The Crisis Response Unit within the Olympia Police Department launched only a few years ago after voters approved funding. It aims to help people suffering from mental health, addiction or housing crises find a pathway off the streets.
Olympia Police Officer Patrick Hutnik has been a cop for nearly a decade, but his partner is not an officer of the law. Aana Sundling is a behavioral health counselor.
The pair are part of a program in Olympia meant to reduce the number of times police officers respond to incidents when a social worker could make a bigger impact.
"Honestly sometimes jail is just not the correct place to take some of people that are dealing with things we are seeing out here," said Hutnik.
The teams mostly work on foot. Hutnik said that can help him and counselors build trust with those who need help. He said just a few years ago, police responding to a stranger’s rough morning could have ended with a trip to jail. Except under this program, he said he can take time to listen and understand those facing crises in Downtown Olympia.
"We can sit down and have a talk and figure out what’s going on," he said.
"Sometimes it’s housing," said Sundling. "Sometimes it’s that they got discharged and they don’t have their meds."
From April through June 2020, 500 people were contacted through the program.

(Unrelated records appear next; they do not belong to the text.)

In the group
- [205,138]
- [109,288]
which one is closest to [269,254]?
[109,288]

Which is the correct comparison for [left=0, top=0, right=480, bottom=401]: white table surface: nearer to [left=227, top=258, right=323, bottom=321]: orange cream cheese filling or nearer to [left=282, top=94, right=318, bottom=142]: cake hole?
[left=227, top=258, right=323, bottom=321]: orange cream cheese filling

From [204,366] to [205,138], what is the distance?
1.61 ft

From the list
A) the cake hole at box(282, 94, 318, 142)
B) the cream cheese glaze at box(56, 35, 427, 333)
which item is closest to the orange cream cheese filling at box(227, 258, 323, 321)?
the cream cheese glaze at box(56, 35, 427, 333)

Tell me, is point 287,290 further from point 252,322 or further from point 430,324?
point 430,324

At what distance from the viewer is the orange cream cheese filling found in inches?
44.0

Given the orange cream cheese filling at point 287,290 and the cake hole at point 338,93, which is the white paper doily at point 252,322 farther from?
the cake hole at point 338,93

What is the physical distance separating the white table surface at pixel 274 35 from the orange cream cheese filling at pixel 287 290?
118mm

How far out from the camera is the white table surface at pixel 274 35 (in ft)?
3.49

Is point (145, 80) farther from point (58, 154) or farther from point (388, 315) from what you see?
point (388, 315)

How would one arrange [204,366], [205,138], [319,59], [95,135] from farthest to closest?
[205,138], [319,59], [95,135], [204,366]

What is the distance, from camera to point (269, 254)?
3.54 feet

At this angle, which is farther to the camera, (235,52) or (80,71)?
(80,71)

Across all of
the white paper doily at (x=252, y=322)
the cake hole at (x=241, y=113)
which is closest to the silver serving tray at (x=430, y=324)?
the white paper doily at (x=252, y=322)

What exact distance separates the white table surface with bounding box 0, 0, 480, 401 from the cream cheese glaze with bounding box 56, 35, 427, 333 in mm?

Since the beginning of this year, nearly 2,400 people were reached by outreach workers. Sundling said that shows help is needed and accessible without first having to meet with a police officer first.
"I see some positive outcomes and I see people get help when they really need it," she said.
The 2021 budget for the program is adding another $250,000. The city is in the process of hiring a nurse to join the team for 40 hours each week and expanding the response team. Two more part-time positions could be added for Thursday, Friday, and Saturday nights.